The next day we got a call that they had to put him on a one on one order where someone had to "babysit" him all day and that he's hardly slept, if at all, for the last four days. Well, it's no wonder he's becoming unmanagable. He needs sleep! Turns out that the OCD tendencies were really ramped up and he started pestering many of the veterans for beer, cigarettes, or money to buy both. He started wandering into areas that he didn't belong, and even lit up inside an area clearly marked "no smoking". We could tell that he seemed tired and when he is, his judgement is worse and he gets more forgetful. We were starting to feel like none of the staff seemed to want to understand this disease and that it's not your general dementia. Why couldn't they simply suggest to him to go sleep?
We continued to check in on him every day, with each of us taking a turn calling his cell to see how he sounded and to remind him of what he should and shouldn't be doing. We also checked in with the nurses to see if they had anything more to report and to relay our suggestions on what works for us when managing his mind. A few days later he was moved to lockdown. It absolutely broke our hearts.

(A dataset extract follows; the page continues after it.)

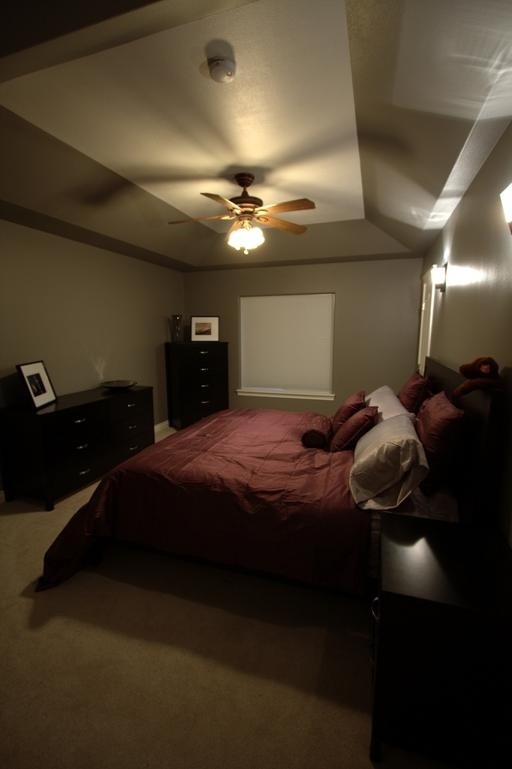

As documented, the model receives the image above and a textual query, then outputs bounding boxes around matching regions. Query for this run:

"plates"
[100,380,135,389]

If we thought he was the youngest veteran before, he certainly was going to be now. It killed us to think about how he had a week of absolute freedom to do what he wanted and was now being reduced to a couple hallways, his room that he's sharing with the oldest resident there, and has to have a staff member at his side for every activity he would like to do, including smoking. I think they even have to light the damn cigarette for him, too. The walks he enjoyed, the pool table, the coffee club - all gone.
After a few lengthy conversations with heads of nursing and a new social worker for his new wing, we began to accept their decision. It was getting to the point that they feared for his safety as the more he pestered residents the more angry they were getting and were beginning to threaten him with physical force. It angered us that it was so unfair that the residents with most freedom, who could actually live on their own, don't have a clue about this disease, but we certainly didn't want the next phone call telling us that dad was severely injured by one of them, either.
So they will take good care of him there and they have the staff best equipped to handle dementia care. That wing has more staff per resident and more doctors than the other section, so we have to realize he's in good hands. They said they will do some cognitive therapy and see if he improves and see if maybe he settles in more and that the zoloft he was given would calm the OCD tendencies down. We've learned that he's finally getting some sleep and we hope that maybe he could move back to the nursing home side, but we won't hold our breath.